How many times do you get a solution that doesn’t address the actual problem? Today we’re talking about a series of situations where communication has broken down. A skilled facilitator can get you a good solution that solves the underlying problem.
Diversity Training Doesn’t Work – Peter Bregman – Harvard Business Review. The article suggests that communications training is a better idea, which is really what the skills are. Note that the article comments reflect the divisive nature of the conversation. The symptom is that there is legal action because someone “felt misunderstood, mistreated, or disrespected”.
Last fall, the people who attended Connecting Coffee talked about how some of their volunteers didn’t understand how poverty manifests in the families the volunteers are trying to help. What does that mean? It means a lawyer doesn’t understand why his pro bono client’s phone is working one day and turned off the next. It means an unemployed woman gets 10 suits from an office of caring people, but what she really needs are tokens to get to and from interviews and daycare for her kids.

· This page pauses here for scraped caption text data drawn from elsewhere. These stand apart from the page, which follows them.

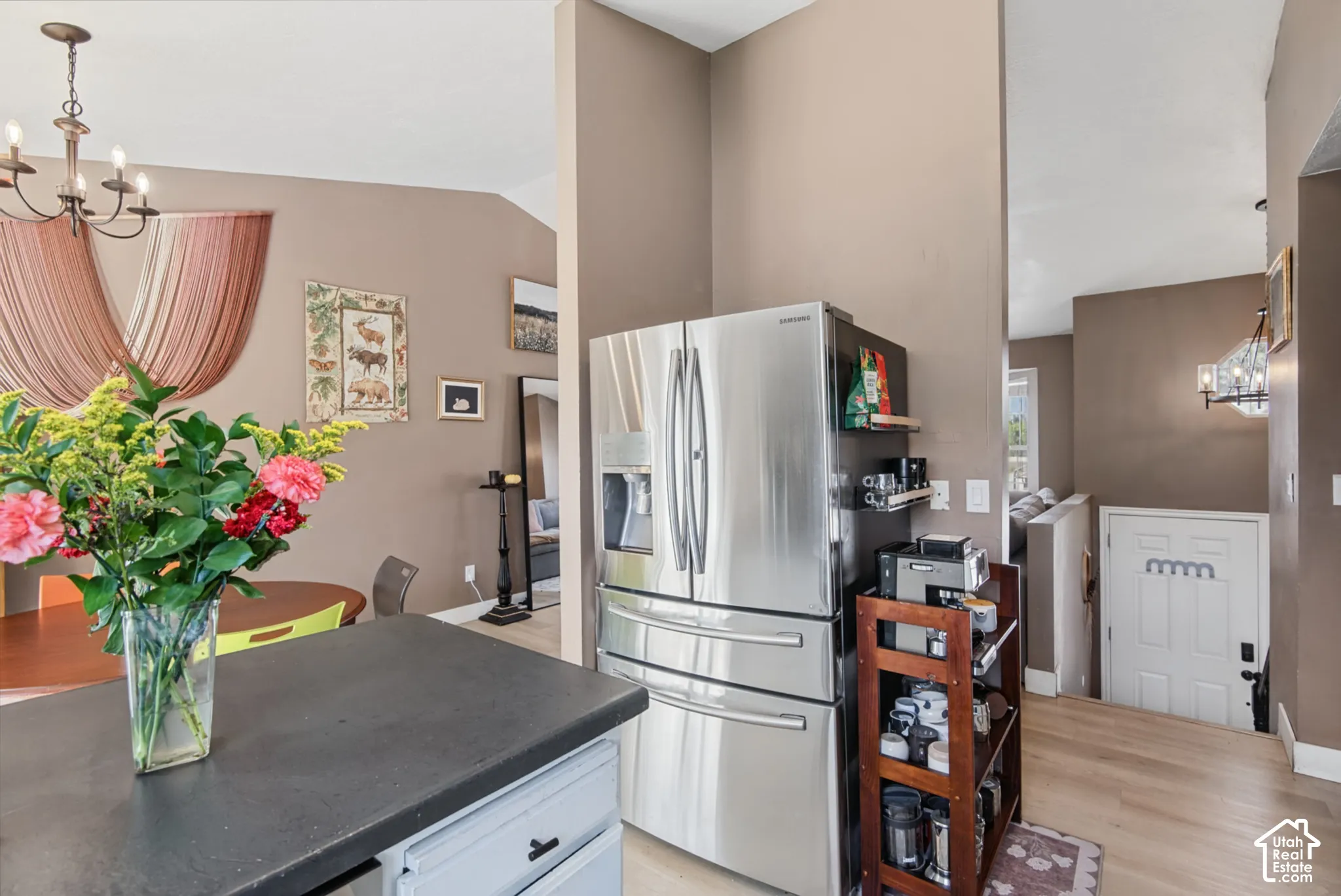 Stainless steel refrigerator, light wood-finish flooring, a wall-mounted light fixture, and a white paneled door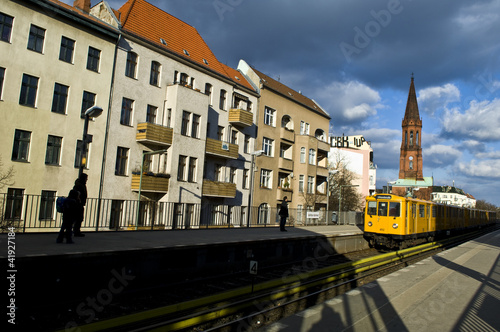 a metro train reaches gorlitzer station, berlin, germany photo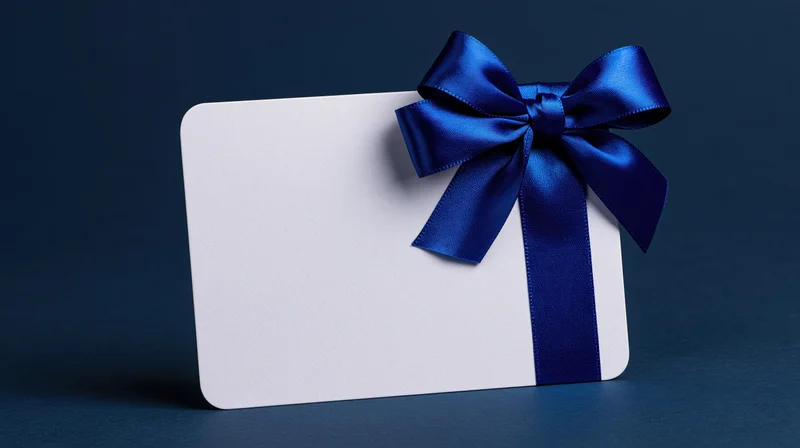 Blank white gift card with blue satin ribbon bow standing upright on dark blue surface
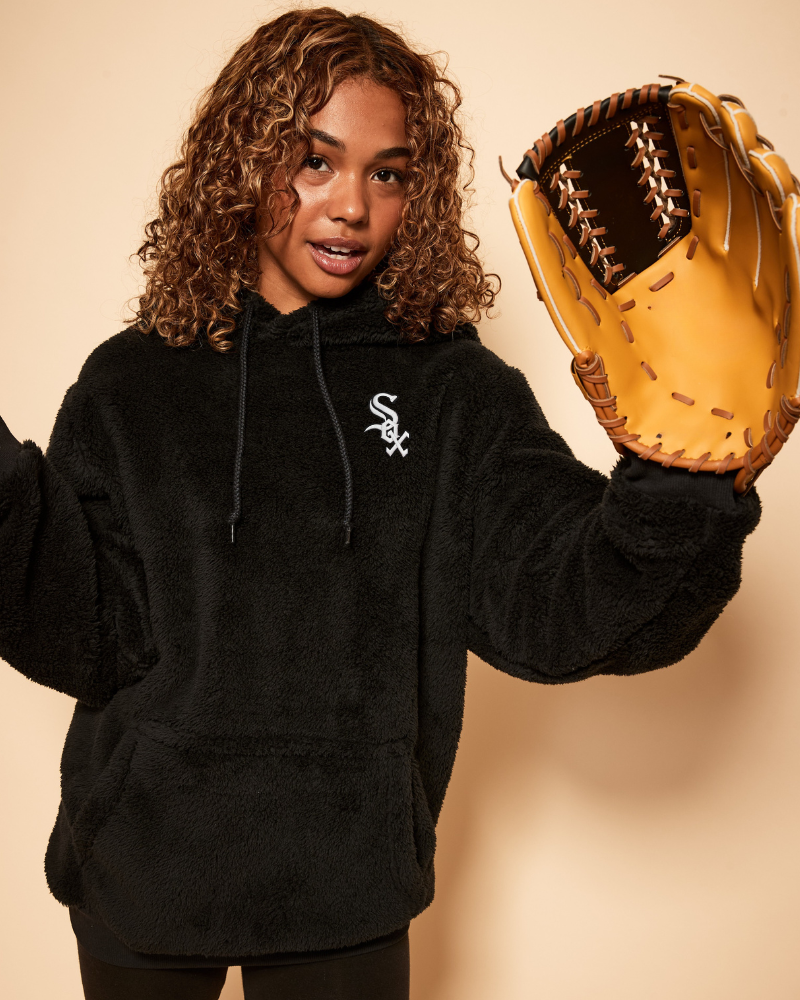 Person wearing a black hoodie with a chicago white sox logo, holding a baseball glove against a beige background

We also call this “cultural competency”. Is it the same thing as diversity training? Well yes, sort of. The curriculum is different, but we’re trying to get people to walk in someone else’s shoes.
The other day I heard about an agency looking for sample policies that describe when staff can and cannot contact board members with complaints. Sounds to me like they need to figure out where the Executive Director is in this scenario and why the board and the staff are trying to build and burn communication paths around the Executive Director.
Just like in the Harvard Business review article, communication training can go a long way.
A facilitator will be an outsider who can look at the symptoms without emotional or reactionary response. This person will also recommend solutions for the problem — not just the symptom.